Councilwoman Mary Fischer says the city mishandled negotiations from the beginning.
Mayor Tommy Roberts could not be reached for comment on Tuesday.
Johnson leases the restaurant space at Four Corners Regional Airport from the city and uses the city's liquor license to sell alcohol.
He requested contract changes including first right of refusal on a renewal and he also asked for changes to the lease's advertising policy during a meeting with city administration just over two weeks ago, said Bob Campbell, assistant city manager.
City staff is assembling the proposed changes in a report that will be presented to city council, he said. A date for that presentation has not yet been set.
Johnson seems to be satisfied with the process in the mean time.
"Everything's moving forward nicely and we have an open line of communication," he said in a telephone message.
Communication appears to be at the root of Fischer's concerns.
Reports on how the contract negotiations have developed should have been brought to city council for public review in a more timely fashion, she said.
"The whole process is being done backward," she said. "I seem to not be privy to the inner workings of the city. I think that they have handled the Zebra's situation with the misconception that staff is in charge of negotiations."

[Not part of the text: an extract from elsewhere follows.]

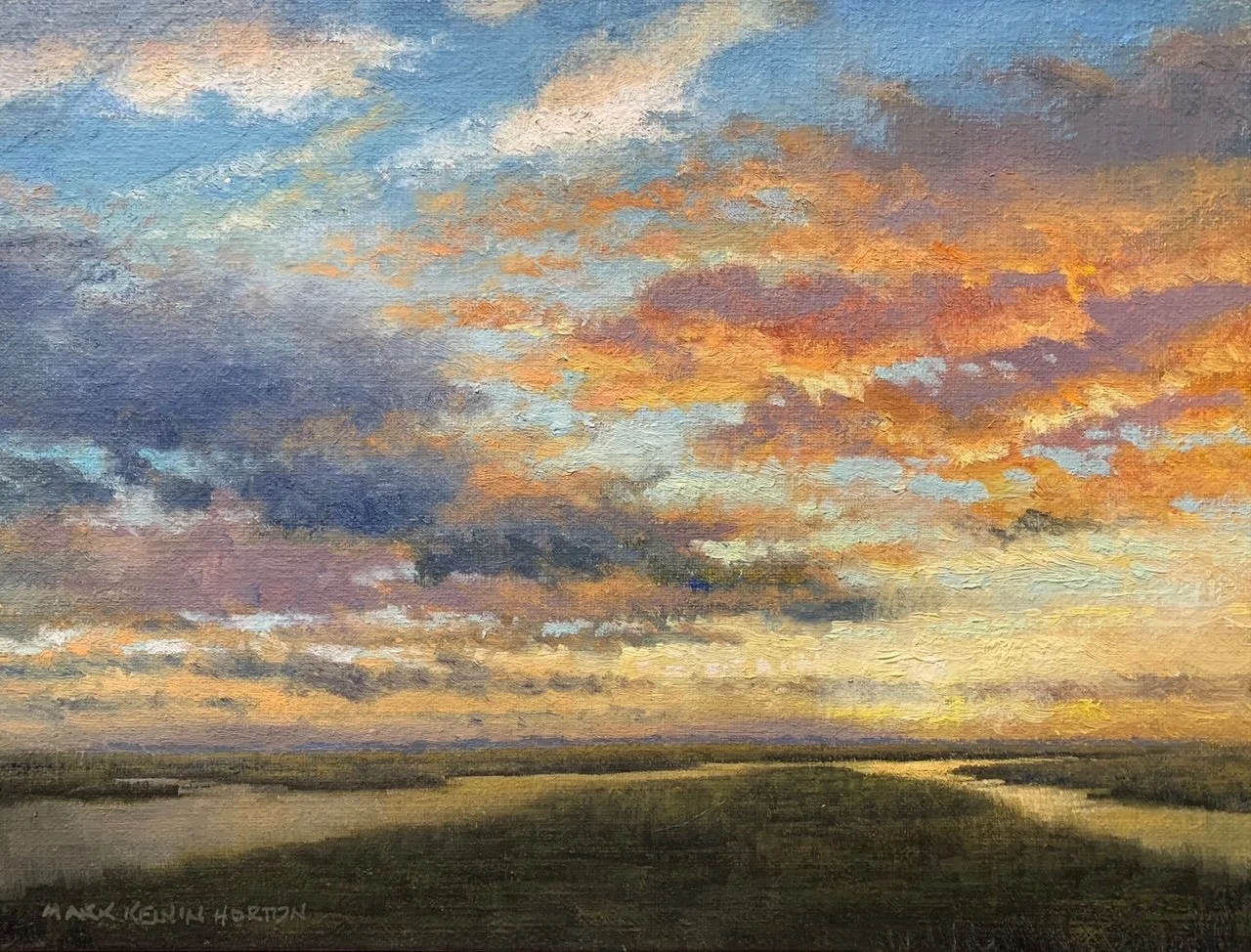 Pathways 9x12.jpg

"When we're not told, how can we even have a position at all," she said. "It's just not done this way."
The situation could be unfair to Johnson as well, Fischer said.
"He's negotiating in good faith with people that do not have the final say," she said. "It shouldn't have taken but a couple of weeks to do this. It just doesn't seem that we get anything done."

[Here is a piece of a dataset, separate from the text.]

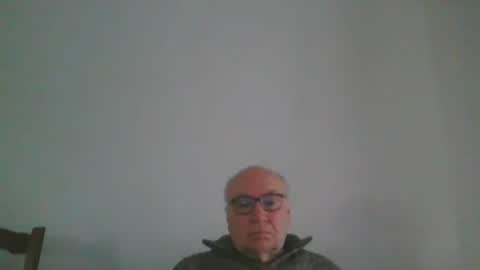 Snapshot of fra94 chatting on March 16, 9:02 am fra94 online show from March 16, 9:02 am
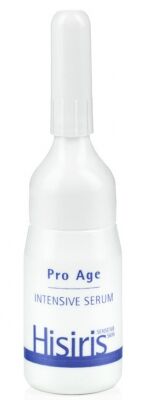 Сыворотка интенсивная Pro age intensive serum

Johnson could not be reached Tuesday for follow up questions about his negotiations with the city.
The Zebra's debate originated at a Sept. 25 city council meeting after Councilman Jason Sandel objected to a Zebra's billboard between Farmington and Kirtland depicting scantily clad women. He requested a review of the restaurant's lease agreement at the time.
Johnson agreed to take down the billboard after meeting with Campbell and airport manager Todd Gressick.
The negotiation process, however, has taken place largely behind closed doors, Fischer said.
In her opinion, it is time that these processes see the light of day.
"I have been here for a long time, and I've seen when (the city) worked," Fischer said. "It makes me sad to be part of a dysfunctional organization. It can be done. I've seen it done ... now I see this colossal mess on our hands."